Kouga's brow raised slightly and studied the inuyoukai across from him. "What do you mean?"
He looked down and scowled in an attempt to explain himself. He hated explaining himself or ever having to ask for anything. "There was a shadow scent among them... One who is always near normally, but who was absent tonight. Her absence made them sad... And when they moved together, it was as if one was missing." He sat back slightly and ran his hands through his long, silver hair. The pain in his head was returning full force and he feared it was more the absence of the woman's pure scent than the failing of Jinenji's herbs that was the cause.
"Maru?" So much concern was in that one word, his name that he allowed some curiosity to slip into his gaze as he looked up to his brother. There was something warm on his face. He reached to his lip only to see a dark red stain on his fingers. "Maru!" There was a bolt of pain sharper than any he'd felt before stabbing through his head shortly before the world went black.
------
Flashing lights and sirens passed them as they were driven back to their home from the club. Kagome's eyes widened with faint worry. Rin squeezed Kagome's hand and smiled faintly. "They're going toward the club, Jie-jie, not toward our house."

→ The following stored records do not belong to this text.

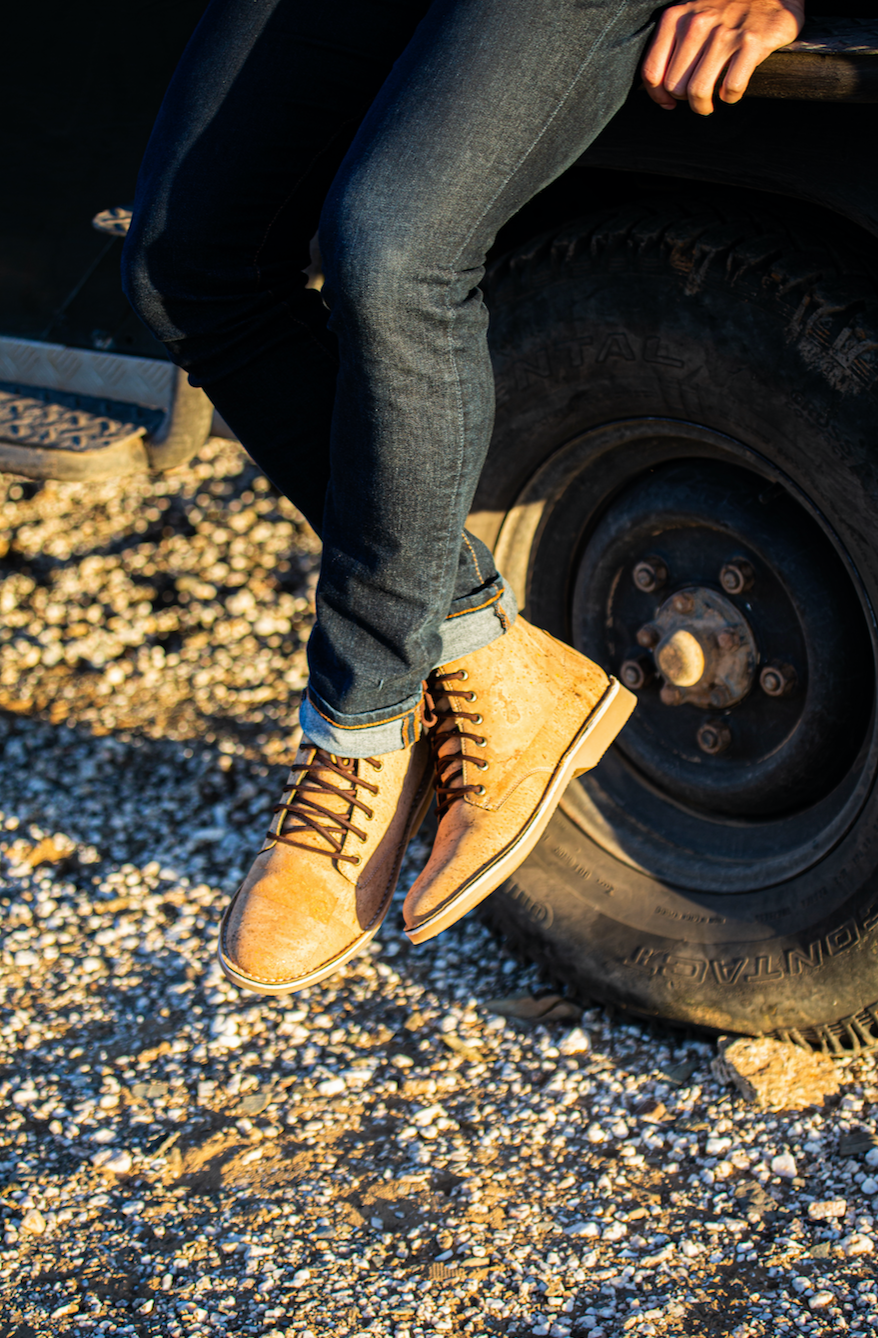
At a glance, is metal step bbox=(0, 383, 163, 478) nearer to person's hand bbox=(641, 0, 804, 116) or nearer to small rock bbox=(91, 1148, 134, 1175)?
small rock bbox=(91, 1148, 134, 1175)

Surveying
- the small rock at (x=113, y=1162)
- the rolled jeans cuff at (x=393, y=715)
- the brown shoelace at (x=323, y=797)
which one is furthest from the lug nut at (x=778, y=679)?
the small rock at (x=113, y=1162)

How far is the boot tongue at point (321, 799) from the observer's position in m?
1.77

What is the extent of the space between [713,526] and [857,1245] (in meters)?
1.22

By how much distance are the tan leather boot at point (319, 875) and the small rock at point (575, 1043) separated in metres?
0.56

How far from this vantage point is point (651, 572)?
213 cm

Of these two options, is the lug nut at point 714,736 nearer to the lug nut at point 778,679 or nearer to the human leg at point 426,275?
the lug nut at point 778,679

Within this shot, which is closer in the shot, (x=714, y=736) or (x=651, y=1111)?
(x=651, y=1111)

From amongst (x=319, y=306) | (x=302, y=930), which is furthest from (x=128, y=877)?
(x=319, y=306)

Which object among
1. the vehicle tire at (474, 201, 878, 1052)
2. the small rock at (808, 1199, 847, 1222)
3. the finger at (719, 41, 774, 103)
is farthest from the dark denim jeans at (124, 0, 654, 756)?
the small rock at (808, 1199, 847, 1222)

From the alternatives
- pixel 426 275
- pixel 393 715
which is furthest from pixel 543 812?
pixel 426 275

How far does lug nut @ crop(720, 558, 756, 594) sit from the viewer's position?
200 centimetres

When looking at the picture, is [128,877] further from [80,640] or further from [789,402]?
[789,402]

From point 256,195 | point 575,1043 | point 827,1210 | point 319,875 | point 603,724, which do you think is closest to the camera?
point 256,195

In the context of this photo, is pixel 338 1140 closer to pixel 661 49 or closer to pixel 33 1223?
pixel 33 1223
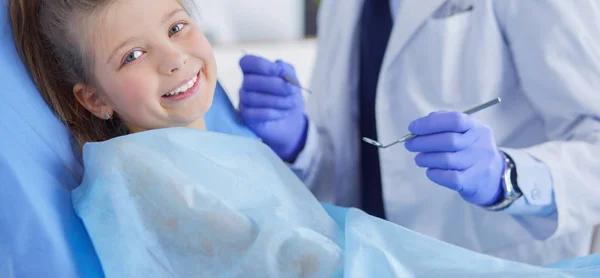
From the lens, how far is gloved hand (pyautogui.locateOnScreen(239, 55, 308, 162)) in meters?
1.13

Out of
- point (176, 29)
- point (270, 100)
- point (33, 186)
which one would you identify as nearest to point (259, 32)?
point (270, 100)

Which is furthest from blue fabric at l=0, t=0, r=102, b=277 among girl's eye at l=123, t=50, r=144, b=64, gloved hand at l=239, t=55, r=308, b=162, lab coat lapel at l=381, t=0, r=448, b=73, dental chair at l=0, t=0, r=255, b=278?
lab coat lapel at l=381, t=0, r=448, b=73

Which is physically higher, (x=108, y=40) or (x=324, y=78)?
(x=108, y=40)

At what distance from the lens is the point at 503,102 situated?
1126mm

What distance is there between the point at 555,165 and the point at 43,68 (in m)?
0.79

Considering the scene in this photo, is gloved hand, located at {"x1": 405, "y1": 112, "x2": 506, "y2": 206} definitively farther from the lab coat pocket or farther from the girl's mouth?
the girl's mouth

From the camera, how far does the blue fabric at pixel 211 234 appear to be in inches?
30.6

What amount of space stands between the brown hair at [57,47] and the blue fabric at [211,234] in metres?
0.11

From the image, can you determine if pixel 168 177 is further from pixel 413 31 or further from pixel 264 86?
pixel 413 31

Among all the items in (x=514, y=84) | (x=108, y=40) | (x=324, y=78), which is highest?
(x=108, y=40)

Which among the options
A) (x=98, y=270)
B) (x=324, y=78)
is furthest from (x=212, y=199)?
(x=324, y=78)

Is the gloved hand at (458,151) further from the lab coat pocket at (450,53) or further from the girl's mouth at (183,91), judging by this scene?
the girl's mouth at (183,91)

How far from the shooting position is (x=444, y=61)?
1.12m

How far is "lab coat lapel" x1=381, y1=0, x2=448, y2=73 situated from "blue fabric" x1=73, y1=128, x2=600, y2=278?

She nodded and smiled a sad smile. "I hope they're alright, whoever it is."
"What was going on back there, Kagome?" Sango asked softly and noted the quirking frown in her sister's brow.
"There was a youkai... A very powerful youkai in the VIP box watching us from the moment we stepped into the club."

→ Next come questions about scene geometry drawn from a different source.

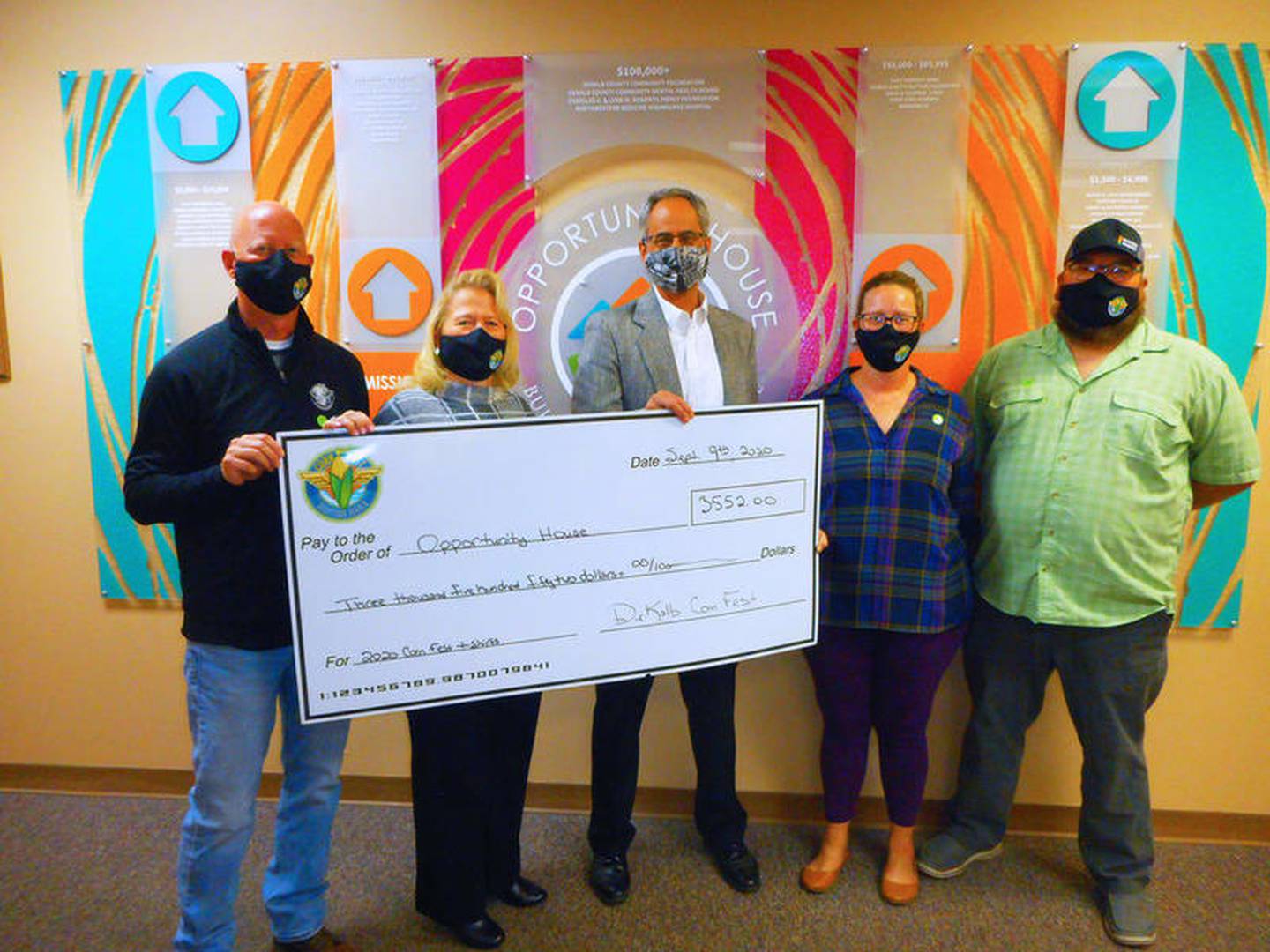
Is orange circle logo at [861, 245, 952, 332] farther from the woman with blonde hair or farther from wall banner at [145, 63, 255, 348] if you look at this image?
wall banner at [145, 63, 255, 348]

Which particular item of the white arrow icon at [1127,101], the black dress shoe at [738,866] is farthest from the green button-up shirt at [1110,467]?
the black dress shoe at [738,866]

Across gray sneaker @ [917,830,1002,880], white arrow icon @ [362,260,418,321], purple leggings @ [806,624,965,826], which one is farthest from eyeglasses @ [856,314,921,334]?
gray sneaker @ [917,830,1002,880]

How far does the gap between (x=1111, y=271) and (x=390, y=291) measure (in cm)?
204

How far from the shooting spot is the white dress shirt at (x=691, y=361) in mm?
2086

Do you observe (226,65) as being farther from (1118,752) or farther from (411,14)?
(1118,752)

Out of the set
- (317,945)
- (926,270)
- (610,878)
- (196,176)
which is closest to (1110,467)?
(926,270)

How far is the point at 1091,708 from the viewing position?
2100 mm

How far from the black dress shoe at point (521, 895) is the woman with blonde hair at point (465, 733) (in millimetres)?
115

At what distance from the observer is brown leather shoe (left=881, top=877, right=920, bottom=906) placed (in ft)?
7.06

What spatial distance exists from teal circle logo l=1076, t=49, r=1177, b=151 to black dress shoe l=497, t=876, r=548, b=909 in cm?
268

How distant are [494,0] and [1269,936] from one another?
3391mm

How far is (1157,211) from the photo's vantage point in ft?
7.47

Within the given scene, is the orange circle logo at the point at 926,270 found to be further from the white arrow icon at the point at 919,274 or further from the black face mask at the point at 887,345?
the black face mask at the point at 887,345
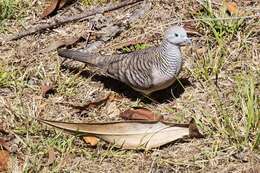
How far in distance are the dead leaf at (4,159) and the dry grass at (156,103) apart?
0.17 feet

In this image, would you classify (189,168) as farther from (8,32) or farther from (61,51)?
(8,32)

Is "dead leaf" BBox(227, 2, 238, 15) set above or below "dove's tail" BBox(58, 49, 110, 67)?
above

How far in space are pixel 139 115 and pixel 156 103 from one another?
0.23 m

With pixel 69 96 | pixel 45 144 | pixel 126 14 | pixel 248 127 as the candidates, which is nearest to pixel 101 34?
pixel 126 14

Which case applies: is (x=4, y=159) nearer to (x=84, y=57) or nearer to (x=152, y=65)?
(x=84, y=57)

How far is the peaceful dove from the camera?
17.4ft

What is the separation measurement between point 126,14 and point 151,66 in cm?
111

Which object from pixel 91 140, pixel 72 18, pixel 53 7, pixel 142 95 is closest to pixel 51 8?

"You mean staring at you." Rin interrupted, earning a pinch from Kagome. "Ouch! It's true, though."
"Miko senses aside, Kagome, how could you be sure he was staring at you?"

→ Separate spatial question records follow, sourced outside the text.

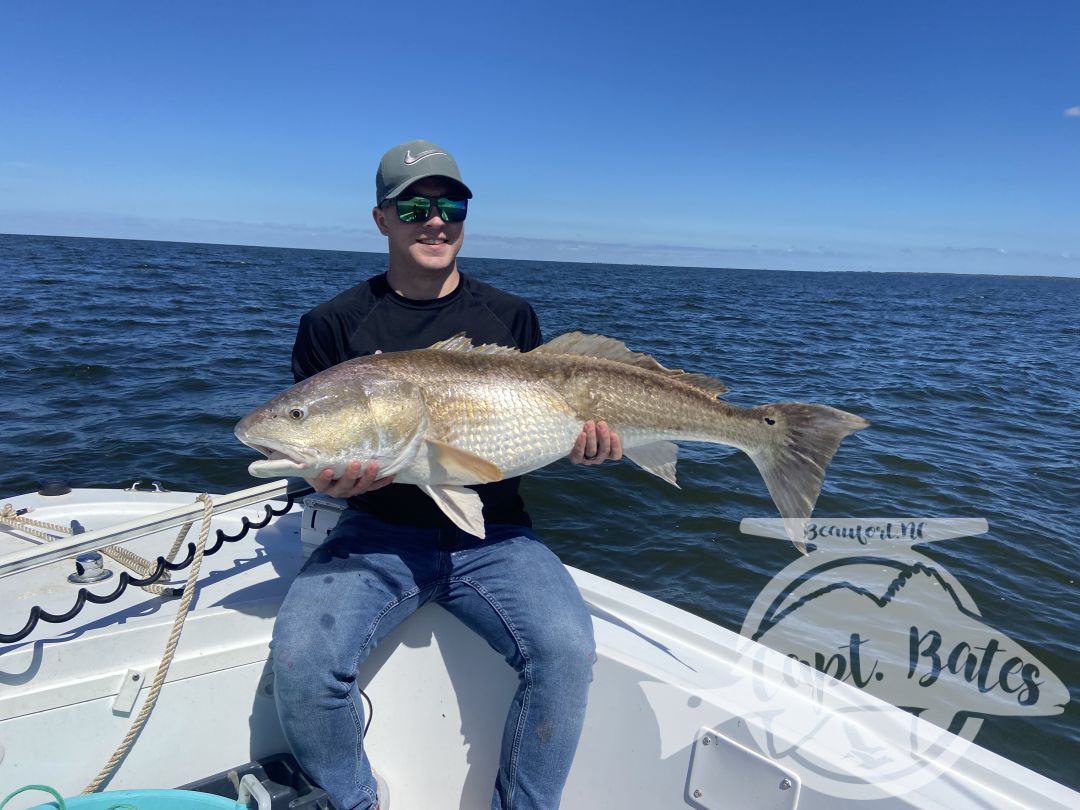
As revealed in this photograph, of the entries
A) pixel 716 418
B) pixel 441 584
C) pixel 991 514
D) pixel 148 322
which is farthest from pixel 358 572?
pixel 148 322

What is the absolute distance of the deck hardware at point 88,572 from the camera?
10.4 ft

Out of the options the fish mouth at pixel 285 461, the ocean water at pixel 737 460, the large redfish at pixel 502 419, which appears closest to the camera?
the fish mouth at pixel 285 461

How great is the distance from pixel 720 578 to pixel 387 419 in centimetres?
572

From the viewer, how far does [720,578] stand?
7484 millimetres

She shrugged and closed her eyes before massaging her temples. What is this? I never get headaches... "I just was and am, is all. In any case, it's over now and we need to get back to Chora."
Sango and Rin nodded in response and silence descended onto the car as they were brought back to the silence and tranquility of their home.
Further in the distance, a slender figure stood and watched out her window at the city lights where her sisters were and would be returning from soon. She touched the glass tenuously and trembled before pulling back as fear overtook her. She pressed her eyes closed and then pulled the thick drapes to hide the world from herself. A soft sob escaped her throat and then another until she was weeping and curled in a knot on her bed once more. She missed looking up at the sky and spelling the air. She missed the trees and the ground and the rivers. She missed being outside, but every time she even contemplating leaving the shelter of her home, memory would overtake her along with the overwhelming fear that had taken possession of her soul. Once a day she would pull herself from bed to the piano that her sisters had so lovingly placed in her room. She'd write music for their project. Then she would go back to bed. No matter how much she wanted to go outside, to be free of her fears, there was the other part of her. The part that whispered in the dead of the night when she was most alone that she was not worthy of that kind of life again. Not after what she'd lost. Not after what she couldn't stop... Couldn't save.
There was no life for her. She only endured and sustained herself for them and she knew, one day, even they wouldn't be enough.